If blood may be said to be thicker than water, then Anna knew that the blood she shared with her father had been almost completely diluted. She had known that she had to loo
k after him, care for him as long as they were together. A terrible sadness rose in her as she realised she would not now sacrifice her life for him as she might once have done, that the emotional cord that binds a daughter to her father had been forever cut. Anna was utterly and completely alone, although it never occurred to her to dwell morbidly on her predicament. She had a natural revulsion for her father’s self-pity, unconsciously seeing it as a weakness she found she despised.

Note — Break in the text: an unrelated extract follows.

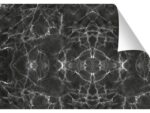 Kangaro KTC Kaftpapier Classy Black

In fact, Anna now accepted that her young years were over and with this knowledge she shook her head with a wry, inward grin. She had a tin box full of money she couldn’t spend, twelve diamonds about to go into hiding in a very private place, a depressed, helpless and fearful giant Dutchman on her hands and a terrified Chinaman locked in her cellar. Outside the bloodthirsty kempeitai ranged everywhere: ruthless killers who would most certainly cut her throat if they were to hear about the money, slit her open if they knew about the diamonds, or summarily execute her for hiding the Chinaman. Other than this, she was now in complete control of everything. That is, if nothing may be said to be everything.
‘I will protect you, Father,’ she said. ‘We will try to get through this. One day you will be in New Zealand.’ At these comforting but somewhat futile words, Piet Van Heerden began to cry softly. God! What a weak, gormless, lump of lard he is, Anna thought to herself. She felt a growing sympathy for her dead stepmother. ‘A strong woman may be difficult to endure, but a weak man is beyond tolerating,’ Til had once said to her. But the more prosaic matters of everyday life intruded into her mind and she said, ‘Father, I think you should go to your room and rest. I have several things to do, but first, will you help me to move the stove away from the trapdoor? I have a mattress arriving this afternoon.’
Together they moved the cast-iron stove; it was no easy task but Piet Van Heerden, despite everything, was still a strong man. ‘I will need you later to help with its return; now go to your room and rest,’ she said brusquely. Her father immediately turned and left the kitchen, going directly to his bedroom like an obedient child.